• _Data for the task_
..........
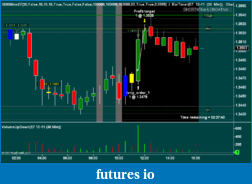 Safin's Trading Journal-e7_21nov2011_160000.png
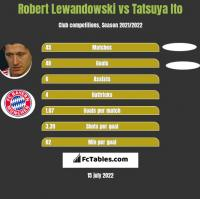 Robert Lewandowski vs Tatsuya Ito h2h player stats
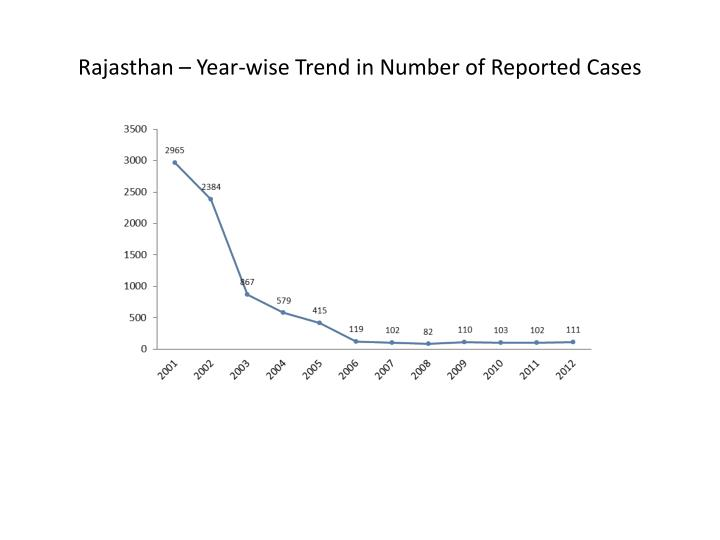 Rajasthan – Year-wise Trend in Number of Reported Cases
..........
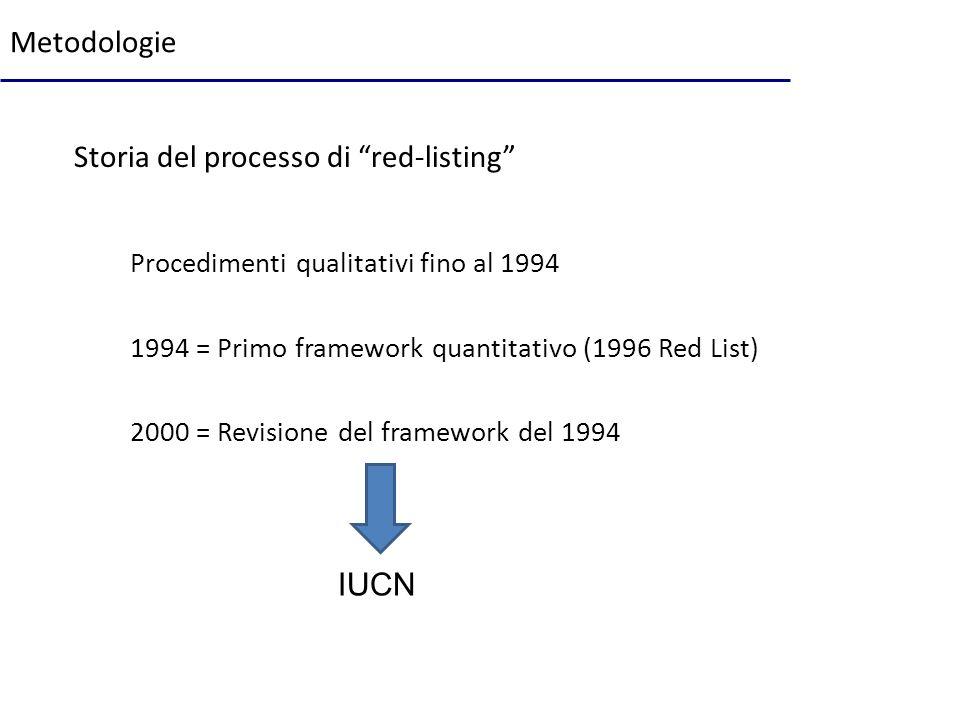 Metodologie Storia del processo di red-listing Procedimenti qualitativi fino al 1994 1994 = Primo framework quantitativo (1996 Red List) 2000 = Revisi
..........
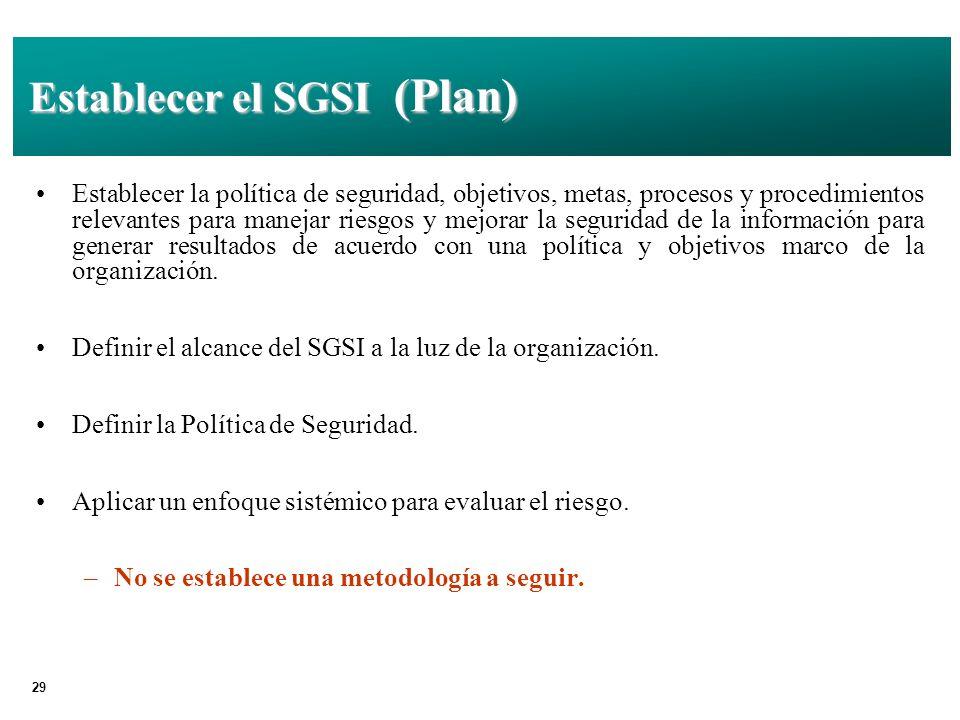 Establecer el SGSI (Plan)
..........
• _Required action_
Using the listing above, restate exactly the range between the lines holding "Robert Lewandowski vs" and "Rajasthan – Year-wise", inclusive, with pictures left out.

• _Exercise result_
 Robert Lewandowski vs Tatsuya Ito h2h player stats
 Rajasthan – Year-wise Trend in Number of Reported Cases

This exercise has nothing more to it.